As mentioned in passing, when a synth is playing as many notes as it can and the player presses another key, the synth will need to ‘steal’ one of the voices that are currently playing a note. There are a number of ways to do this - take oldest, lowest, or least noticeable.

If the synth implements voice stealing by taking the oldest voice then it will simply reassign the voice that has been playing longest. This could result in a high register note stopping which could be very obvious, so it may be a better idea to take the lowest note and some synths use that as a voice-stealing strategy. Of course, stopping the lowest note might also be very obvious, so there is a more complex strategy that aims to steal a less obvious voice.

# Voice doubling

Voices can be doubled to play a note halving the polyphony but enhancing the sound.

# Portamento

Portamento means you slide between notes as you play them. In the case of a synthesiser, the portamento setting is the rate at which you change from one note to another. This is not the time taken as that would mean it would take the same time to move between notes spaced far apart as it would between adjacent notes.

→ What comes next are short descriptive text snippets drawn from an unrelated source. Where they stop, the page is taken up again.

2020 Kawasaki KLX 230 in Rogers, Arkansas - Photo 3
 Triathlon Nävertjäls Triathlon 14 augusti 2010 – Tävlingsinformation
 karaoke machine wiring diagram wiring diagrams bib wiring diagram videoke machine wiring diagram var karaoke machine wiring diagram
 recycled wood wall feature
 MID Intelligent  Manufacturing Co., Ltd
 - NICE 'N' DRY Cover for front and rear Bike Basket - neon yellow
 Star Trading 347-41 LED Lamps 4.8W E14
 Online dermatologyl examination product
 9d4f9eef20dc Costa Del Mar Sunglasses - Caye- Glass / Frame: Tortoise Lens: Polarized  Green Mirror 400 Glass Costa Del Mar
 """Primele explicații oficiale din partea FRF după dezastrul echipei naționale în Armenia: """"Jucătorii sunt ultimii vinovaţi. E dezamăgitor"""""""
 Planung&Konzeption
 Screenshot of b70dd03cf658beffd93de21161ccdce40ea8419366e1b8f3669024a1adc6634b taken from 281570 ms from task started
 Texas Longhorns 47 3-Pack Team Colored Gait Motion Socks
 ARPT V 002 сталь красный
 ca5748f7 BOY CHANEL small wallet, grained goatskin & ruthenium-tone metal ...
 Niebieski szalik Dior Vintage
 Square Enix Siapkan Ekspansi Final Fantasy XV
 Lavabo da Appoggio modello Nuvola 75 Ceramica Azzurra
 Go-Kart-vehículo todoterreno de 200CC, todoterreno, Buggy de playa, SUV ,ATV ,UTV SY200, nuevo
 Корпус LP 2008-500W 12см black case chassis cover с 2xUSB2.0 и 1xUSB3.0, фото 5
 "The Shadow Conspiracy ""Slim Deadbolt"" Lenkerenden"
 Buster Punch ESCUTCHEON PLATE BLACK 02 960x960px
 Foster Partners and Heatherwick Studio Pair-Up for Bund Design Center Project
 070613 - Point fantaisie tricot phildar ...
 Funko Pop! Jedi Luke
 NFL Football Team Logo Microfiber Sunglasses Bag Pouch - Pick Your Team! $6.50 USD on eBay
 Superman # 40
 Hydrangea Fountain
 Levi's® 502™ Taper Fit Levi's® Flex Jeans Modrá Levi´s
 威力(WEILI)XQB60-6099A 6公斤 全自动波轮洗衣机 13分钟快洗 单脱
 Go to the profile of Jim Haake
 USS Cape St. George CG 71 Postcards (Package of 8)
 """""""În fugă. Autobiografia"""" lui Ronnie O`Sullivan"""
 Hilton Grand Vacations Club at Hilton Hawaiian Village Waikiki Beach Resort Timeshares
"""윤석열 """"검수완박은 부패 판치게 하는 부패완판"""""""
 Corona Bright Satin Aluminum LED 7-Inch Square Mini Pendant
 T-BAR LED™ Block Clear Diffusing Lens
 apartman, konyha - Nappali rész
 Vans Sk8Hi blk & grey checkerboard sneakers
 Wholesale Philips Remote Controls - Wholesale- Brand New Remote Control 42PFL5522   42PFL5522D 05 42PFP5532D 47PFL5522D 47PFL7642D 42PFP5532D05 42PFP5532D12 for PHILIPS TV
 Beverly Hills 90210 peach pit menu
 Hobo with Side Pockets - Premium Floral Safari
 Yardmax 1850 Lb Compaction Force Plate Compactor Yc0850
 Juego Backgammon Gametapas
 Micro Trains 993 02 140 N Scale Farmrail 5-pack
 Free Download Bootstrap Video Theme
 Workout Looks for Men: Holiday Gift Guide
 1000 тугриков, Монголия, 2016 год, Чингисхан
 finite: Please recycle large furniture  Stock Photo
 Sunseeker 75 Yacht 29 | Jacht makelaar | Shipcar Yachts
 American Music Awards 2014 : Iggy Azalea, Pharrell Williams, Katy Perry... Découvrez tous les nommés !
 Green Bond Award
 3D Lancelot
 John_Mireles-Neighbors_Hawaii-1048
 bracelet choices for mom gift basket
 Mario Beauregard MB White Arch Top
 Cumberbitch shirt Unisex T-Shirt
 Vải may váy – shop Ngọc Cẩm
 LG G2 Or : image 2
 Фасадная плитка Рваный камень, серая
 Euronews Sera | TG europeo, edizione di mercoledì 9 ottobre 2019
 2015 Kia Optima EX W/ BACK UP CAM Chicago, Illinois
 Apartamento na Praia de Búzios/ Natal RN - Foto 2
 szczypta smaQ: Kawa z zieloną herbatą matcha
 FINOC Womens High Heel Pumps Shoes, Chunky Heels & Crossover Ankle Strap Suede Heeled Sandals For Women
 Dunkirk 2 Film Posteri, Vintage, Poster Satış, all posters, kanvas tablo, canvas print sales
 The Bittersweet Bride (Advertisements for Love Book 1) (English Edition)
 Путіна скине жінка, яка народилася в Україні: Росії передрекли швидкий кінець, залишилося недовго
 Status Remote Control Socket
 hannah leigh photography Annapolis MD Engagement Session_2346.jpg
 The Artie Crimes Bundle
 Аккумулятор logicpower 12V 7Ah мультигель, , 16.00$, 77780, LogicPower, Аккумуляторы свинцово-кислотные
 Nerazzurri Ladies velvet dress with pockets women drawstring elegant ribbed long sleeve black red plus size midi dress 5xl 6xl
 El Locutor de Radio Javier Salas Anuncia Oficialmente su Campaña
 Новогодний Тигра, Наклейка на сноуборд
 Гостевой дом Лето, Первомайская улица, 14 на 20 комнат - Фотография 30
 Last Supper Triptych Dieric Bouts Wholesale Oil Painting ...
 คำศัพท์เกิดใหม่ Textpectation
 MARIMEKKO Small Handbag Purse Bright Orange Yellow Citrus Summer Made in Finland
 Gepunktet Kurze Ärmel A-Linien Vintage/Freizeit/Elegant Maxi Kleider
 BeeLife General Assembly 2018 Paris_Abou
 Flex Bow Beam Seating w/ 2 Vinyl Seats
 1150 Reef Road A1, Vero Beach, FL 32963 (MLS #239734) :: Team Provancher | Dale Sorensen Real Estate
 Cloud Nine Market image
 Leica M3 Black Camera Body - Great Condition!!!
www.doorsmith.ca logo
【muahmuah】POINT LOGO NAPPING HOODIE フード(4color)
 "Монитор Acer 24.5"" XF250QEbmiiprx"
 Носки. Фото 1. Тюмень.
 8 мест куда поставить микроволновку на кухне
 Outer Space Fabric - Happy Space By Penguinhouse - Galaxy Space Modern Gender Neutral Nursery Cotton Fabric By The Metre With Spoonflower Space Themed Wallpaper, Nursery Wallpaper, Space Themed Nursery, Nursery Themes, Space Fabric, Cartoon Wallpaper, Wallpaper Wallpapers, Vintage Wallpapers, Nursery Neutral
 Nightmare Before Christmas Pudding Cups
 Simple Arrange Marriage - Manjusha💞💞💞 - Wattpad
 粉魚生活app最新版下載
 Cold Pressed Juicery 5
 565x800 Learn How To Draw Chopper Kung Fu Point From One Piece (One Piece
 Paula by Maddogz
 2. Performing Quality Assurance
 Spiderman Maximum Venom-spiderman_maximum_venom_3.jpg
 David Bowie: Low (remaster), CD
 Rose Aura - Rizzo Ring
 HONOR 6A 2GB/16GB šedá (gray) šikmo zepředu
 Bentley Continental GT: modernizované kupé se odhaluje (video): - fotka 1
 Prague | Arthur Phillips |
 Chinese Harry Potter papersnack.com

# ADSR envelopes - Attack, Decay, Sustain, and Release

This is a key aspect of how a synthesiser will sound. In short, the ADSR envelope determines how quickly the volume of a note increases when the piano key is first hit, how the sound decays away while the key reamins pressed, and finally, how quickly the sound dies away once the key is no longer pressed.

The diagram shows a representation of the volume applied to the note from the moment a piano key is pressed. The attach time is the amount of time it takes for the volume to ramp up from zero to the maximum - which is determined by how hard the piano key was pressed. The sound will then die away until it hits the sustain level, which will be maintained until the key is released. After the key is released the volume will die away to zero according to the release time.

There are both more complex and simpler envelopes, but this ADSR is very common and useful.

# Velocity and Polyphonic pressure (or ‘Aftertouch’)

Pressing a piano key usually transmits the note value and how hard the key was pressed - know as the `velocity`

.

Usually the keyboard only transmits the velocity once, but it is possible for a MIDI keyboard to continue to transmit key pressure while the key is held. If a synthesiser supports it this can be used control various aspects of the note being played such as filters, vibrato etc. The velocity that the keyboard transmits while the key is held is called `polyphonic pressure`

or more commonly `aftertouch`

.

# Scales and MIDI notes

A MIDI keyboard maps each piano key to a value ranging from 0 to 127. A synthesiser must map this to a frequency corresponding to the notes proper position in a particular scale and tuning.

Modern tuning sets A4 (the ‘middle’ A on a piano keyboard) to be 440 Hz. We can use this to figure out the frequency of every other note on the piano. We’ll make some rules first

- an octave is a doubling of frequency
- an octave consists of 12 equally spaced semitones
- we will equate the MIDI note number with semitones

What we’re using here is called equal temperament. Lets visualise the relationship between the MIDI notes and the keyboard.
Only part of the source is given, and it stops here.